What you are pushing here is a form of "Moral Relativism". I'm not so much a fan of the late Alexander Hamilton, but he did make one astute observation a long time ago: _"Those who stand for nothing fall for anything._ And all of this hinges on certain "Absolutes".


----------



## CharlieM1958 (Nov 7, 2006)

I certainly agree with you when it come to people arguing factual points without actually knowing the facts. It's rarely black and white, though. Most of the points people are divided over are a mixture of facts, emotions, conclusions, inferences, and moral interpretations.

When it comes to moral relativism, I stand guilty as charged. As you stated , there are certain moral absolutes that have come to exist because they enable humans to function successfully in groups. However, the details of how those moral absolutes are interpreted and applied change from culture to culture and generation to generation. (Women's roles in society, for example.)


----------



## DanYo (Jun 30, 2007)

> My Lord, ain t Socialism just great! Nothing like taking from the producers and distributing it all to the non-producers. What s not to love,............unless you are a producer of course.
> 
> Dan um Style, you definitely have a "Kindergarden of Eden" mentality. And you ve got it bad. Evan Sayat was right. http://ai-jane.org/bb/thread-13014.html
> 
> ...


Hey John eL
You made it to my block list very quick..
You were off topic.
I think it was your first post on *my* thread.
I do not allow personal attacks on my threads, especially if they are pointed my way. 
Have fun with lumberjocks and wish the best of luck and highest skill as a woodworker, but you will never take another sh*t on my thread again.


----------



## Ghidrah (Jan 20, 2015)

Nope no nerve to hit, both political systems have positive and negative aspects. I just stated my observation as put forth by your own fingers again which were antagonistic, insulting and show a lack of communication skills, handy to possess BTW when one is attempting to influence the view of another.

MarcusM and CharlieM also made attempts to point out your lack of tact and inability to form an argument and rebuttal based on facts as opposed to personal insults to the opposition. Here's a wiki link, Your rigidity makes you the "impossible person" in step #2, as an unreasonable person CharlieM is wasting his time trying to reason with you.

http://www.wikihow.com/Win-Informal-Arguments-and-Debates

Good luck in your endeavors


----------



## jkl103144 (Mar 19, 2015)

> I certainly agree with you when it come to people arguing factual points without actually knowing the facts. It s rarely black and white, though. Most of the points people are divided over are a mixture of facts, emotions, conclusions, inferences, and moral interpretations.
> 
> When it comes to moral relativism, I stand guilty as charged. As you stated , there are certain moral absolutes that have come to exist because they enable humans to function successfully in groups. However, the details of how those moral absolutes are interpreted and applied change from culture to culture and generation to generation. (Women s roles in society, for example.)

■ **Tasks**:
• 1. From the forum thread above, extract the passage starting with "## CharlieM1958 (Nov" and going on through "(Women's roles in society, for example.)".
• 2. Answer these questions using the forum thread above:
(a) To whom does the opening post attribute the observation "Those who stand for nothing fall for anything"?
(b) What example does CharlieM1958 give of moral absolutes being interpreted differently across cultures and generations?
(c) Which two users does Ghidrah say also tried to point out a lack of tact?

■ **Source data**:
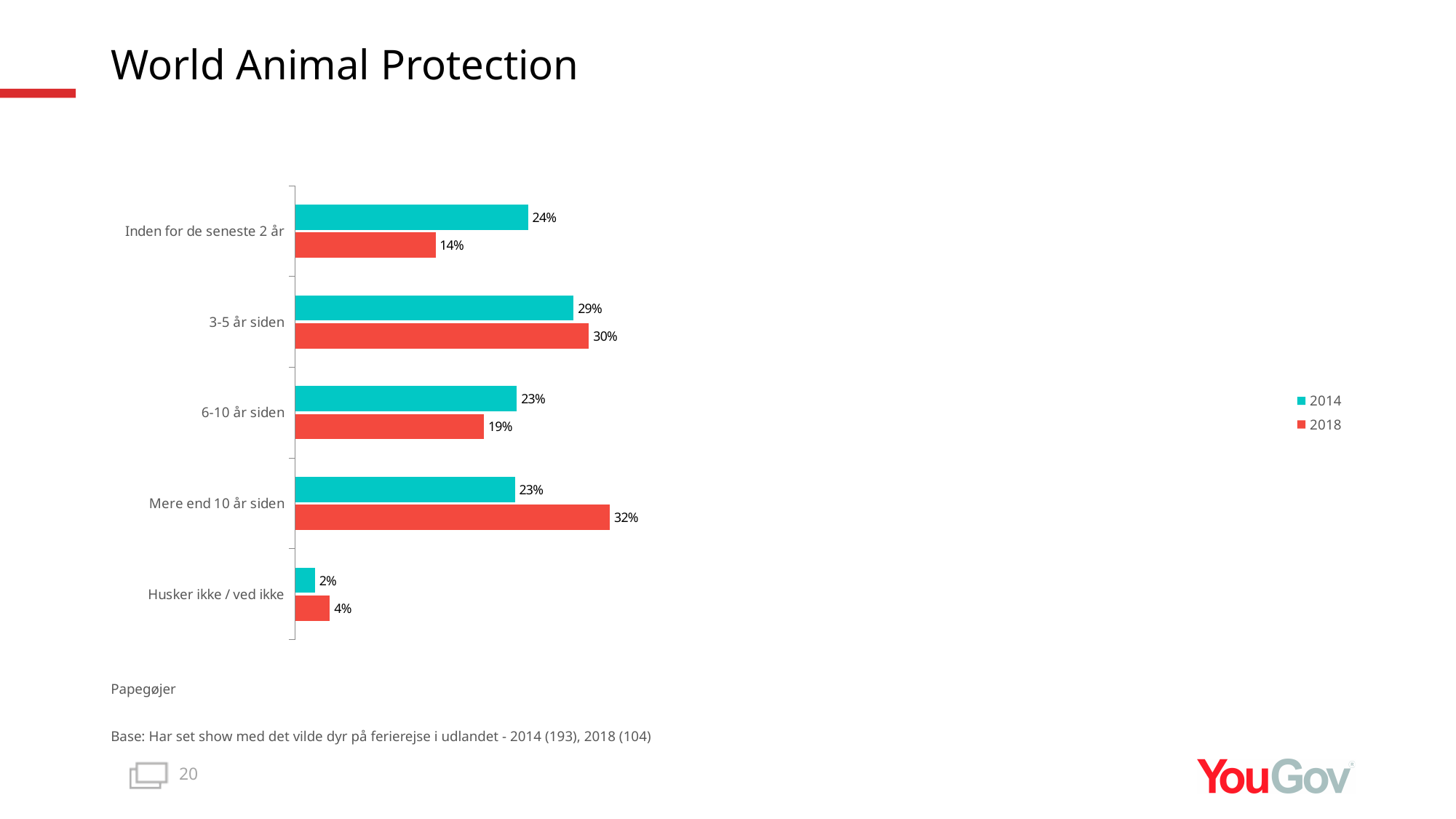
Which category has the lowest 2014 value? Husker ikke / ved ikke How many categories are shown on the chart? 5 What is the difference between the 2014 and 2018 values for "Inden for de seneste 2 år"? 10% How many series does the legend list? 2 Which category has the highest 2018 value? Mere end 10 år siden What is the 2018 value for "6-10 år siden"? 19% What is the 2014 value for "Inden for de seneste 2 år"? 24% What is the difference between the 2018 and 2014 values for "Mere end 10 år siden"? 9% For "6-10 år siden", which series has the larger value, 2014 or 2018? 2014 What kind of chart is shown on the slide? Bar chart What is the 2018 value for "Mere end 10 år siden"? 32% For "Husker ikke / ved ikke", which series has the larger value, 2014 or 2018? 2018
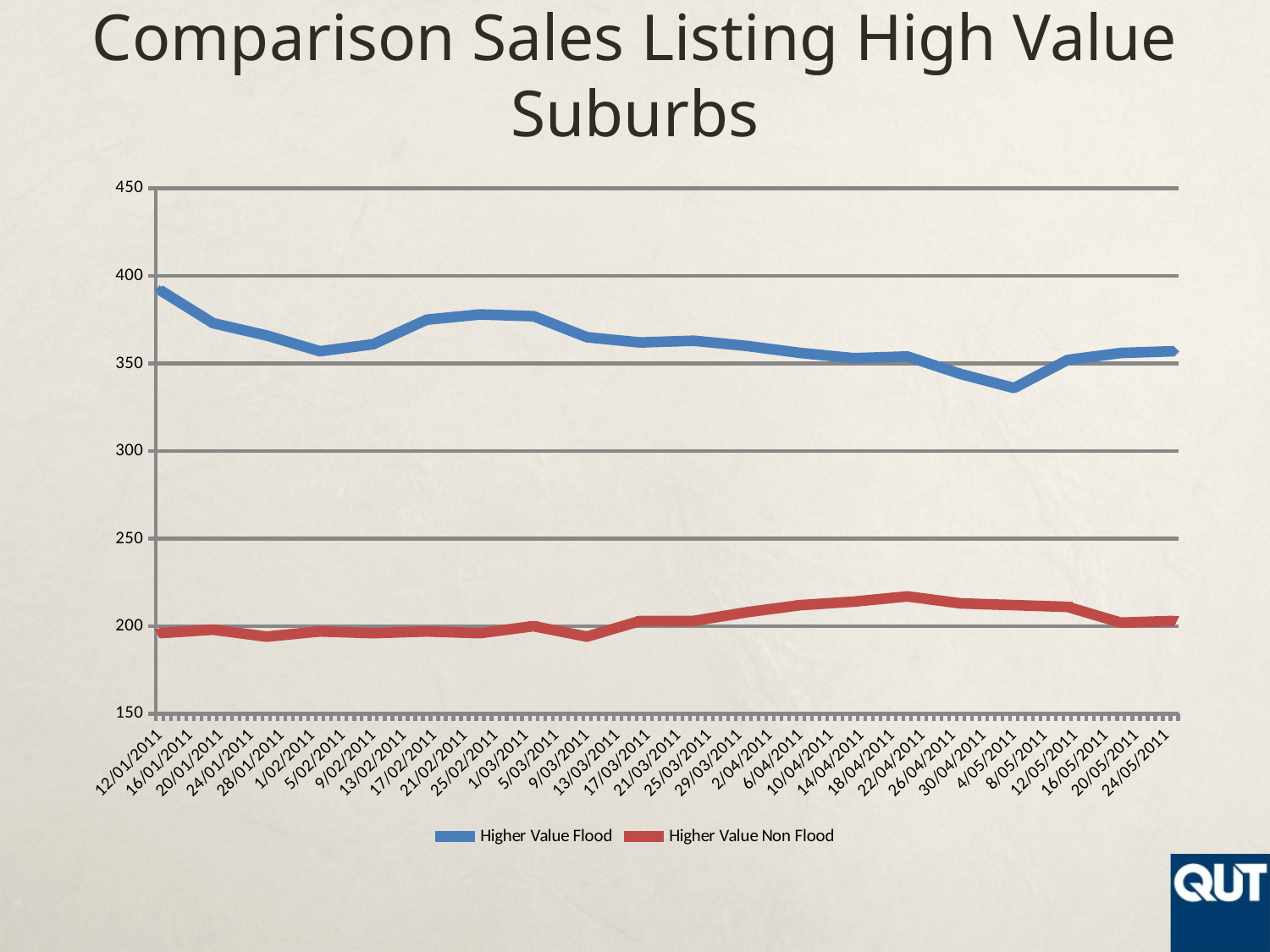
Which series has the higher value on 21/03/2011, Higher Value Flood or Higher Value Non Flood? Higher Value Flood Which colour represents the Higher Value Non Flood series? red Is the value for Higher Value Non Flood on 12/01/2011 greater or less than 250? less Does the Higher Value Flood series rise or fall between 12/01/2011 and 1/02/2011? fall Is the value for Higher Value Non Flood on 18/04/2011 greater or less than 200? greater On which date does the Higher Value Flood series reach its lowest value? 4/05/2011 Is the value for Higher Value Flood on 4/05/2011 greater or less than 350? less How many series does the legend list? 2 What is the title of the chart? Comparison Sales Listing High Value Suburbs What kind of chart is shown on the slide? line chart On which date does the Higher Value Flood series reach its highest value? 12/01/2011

■ **Responses to the tasks**:
• 1.
## CharlieM1958 (Nov 7, 2006)

I certainly agree with you when it come to people arguing factual points without actually knowing the facts. It's rarely black and white, though. Most of the points people are divided over are a mixture of facts, emotions, conclusions, inferences, and moral interpretations.

When it comes to moral relativism, I stand guilty as charged. As you stated , there are certain moral absolutes that have come to exist because they enable humans to function successfully in groups. However, the details of how those moral absolutes are interpreted and applied change from culture to culture and generation to generation. (Women's roles in society, for example.)

• 2.
(a) Alexander Hamilton
(b) Women's roles in society
(c) MarcusM and CharlieM